The scientists at the Cleveland Clinic in Ohio are striving to stop the growing number of people with Alzheimer's through a new experimental medicine called NTRX-07. By controlling the brain's swelling and preventing neuron damage, the medicine will hopefully "target the cause of the disease, not just the symptoms." They also believe that the new experimental drug will remove the abnormal protein clumps and tangles in the brain that trigger the illness.

"NTRX-07 uses a different mechanism than many other Alzheimer's drugs currently available, as it targets the cause of the disease, not just the symptoms," said Professor Mohamed Naguib, of the Cleveland Clinic, Ohio.

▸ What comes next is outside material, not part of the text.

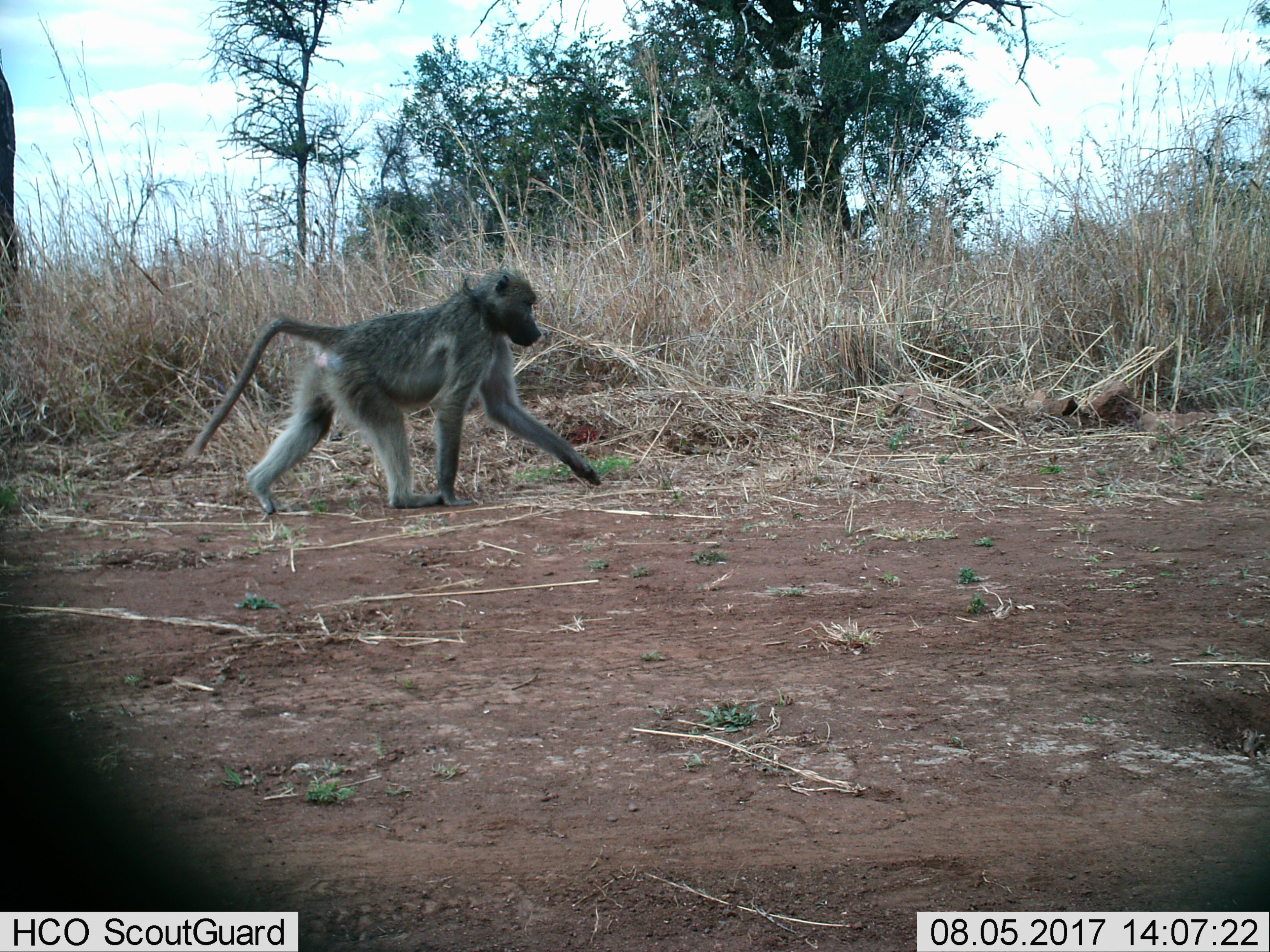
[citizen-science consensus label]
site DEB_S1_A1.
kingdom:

When the medicine was tested on mice with similar neurodegenerative issues as seen in Alzheimer's, it helped not only restore memory but cognitive ability as well. This gives huge hope to those already affected by the disease.

They found inflammation produced in response to the disease caused changes in the brain's microglia cells - immune cells that typically remove the dangerous amyloid plaques. Clinical trials on patients with Alzheimer's with this new experimental drug will begin in 2017.